Dopo il miracolo il collasso economico: la Turchia come l’Argentina?
Nelle ultime settimane organizzazioni governative turche hanno acquistato pagine pubblicitarie nei maggiori giornali americani per attirare l’attenzione del pubblico internazionale sui vantaggi di investire in Turchia. Un paese che da anni sviluppa la sua economia a ritmo asiatico, dotato di una popolazione giovane, di un governo democratico stabile, con accesso a mercati medio orientali e africani, al quinto posto nell’economia mondiale. Tutto vero.

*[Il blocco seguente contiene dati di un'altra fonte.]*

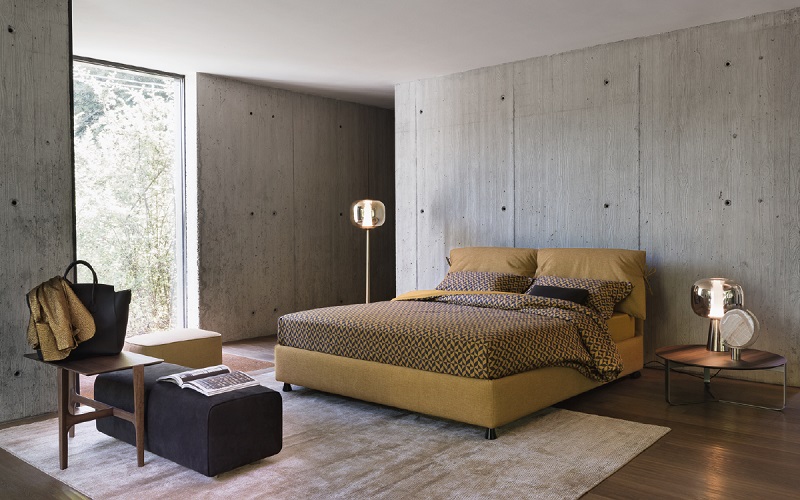 Pellegrinelli Arreda is the official Flou Milan retailer you were waiting for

Perché allora la banca d’affari e di investimenti Goldman Sachs ha consigliato ai suoi clienti di vendere le loro “posizioni” nella più grande banca turca la Garanti Bakasi?
Lo spiega, fra gli altri, uno studio sull’economia turca apparso nell’ultimo numero del Middle East Quaterly in cui si parla del prossimo collasso del “miracolo economico” turco che potrebbe essere simile a quello argentino del 2000 e messicano del 1994 entrambi i collassi avvenuti dopo periodi di espansione economica.

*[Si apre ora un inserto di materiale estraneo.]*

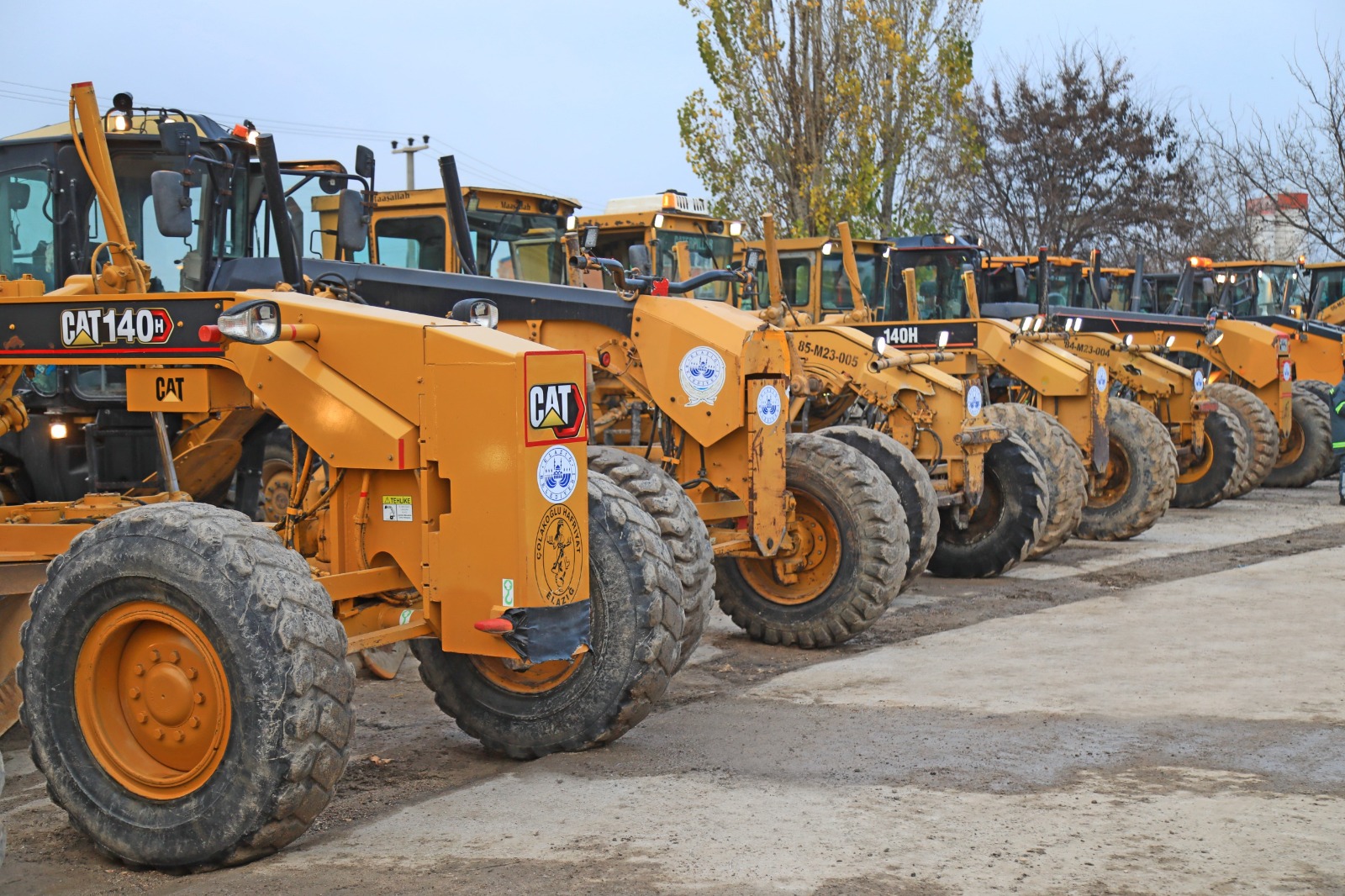 Elazığ Belediyesi Kar Alarmında: 215 Personel, 61 Araçla Teyakkuz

In parole povere si tratta di questo. Il governo, per ragioni soprattutto elettorali, ha massicciamente finanziato le banche islamiche vicine al partito del premier Erdogan. Queste a loro volta hanno fatto una generosa politica creditizia responsabile dello sviluppo del mercato interno. Gli acquisti di consumo sono aumentati del 53%, molto meno quelli destinati alla produttività. Il debito estero é inferiore a quello greco o portoghese ma con le importazioni aumentate di due volte nei confronti delle esportazioni la moneta turca ha perduto il 25% del suo valore in confronto al dollaro e il suo valore in borsa è sceso del 40% .

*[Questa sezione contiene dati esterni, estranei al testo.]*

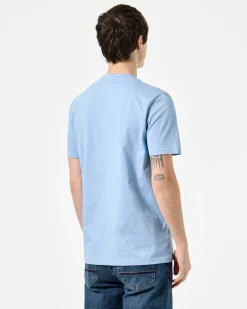 Manuel T-Shirt Marineblau/Mid House Check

Questo nel momento in cui i mercati medio orientali e africani su cui la Turchia contava per lo sviluppo della sua economia si sono ristretti a causa delle convulsioni politiche interne e della crisi dell’economia mondiale. A questo si aggiunge il fatto che la Turchia, per anni sostenitrice di una politica di buon vicinato con tutti i paesi confinanti o nella regione, é entrata in collisione con l’alleata Siria, con l’Europa (per la presidenza affidata nei prossimi sei mesi a Cipro), con Israele per lo scontro nato dal tentativo di rompere l’embargo su Gaza, con la Francia sulla questione armena, con l’Iran per via della base elettronica di intelligence e anti missilistica (contro l’Iran) della NATO sul suo territorio, con la minoranza curda con cui da anni é impegnata in una guerriglia che anche in questi giorni ha fatto 35 vittime con una azione di bombardamento aereo, sembra oltre i suoi confini.
La situazione turca appare cosi più fragile di quanto la stampa vorrebbe far credere e gli alti tassi dei buoni del tesoro turco non dovrebbero indurre in errore.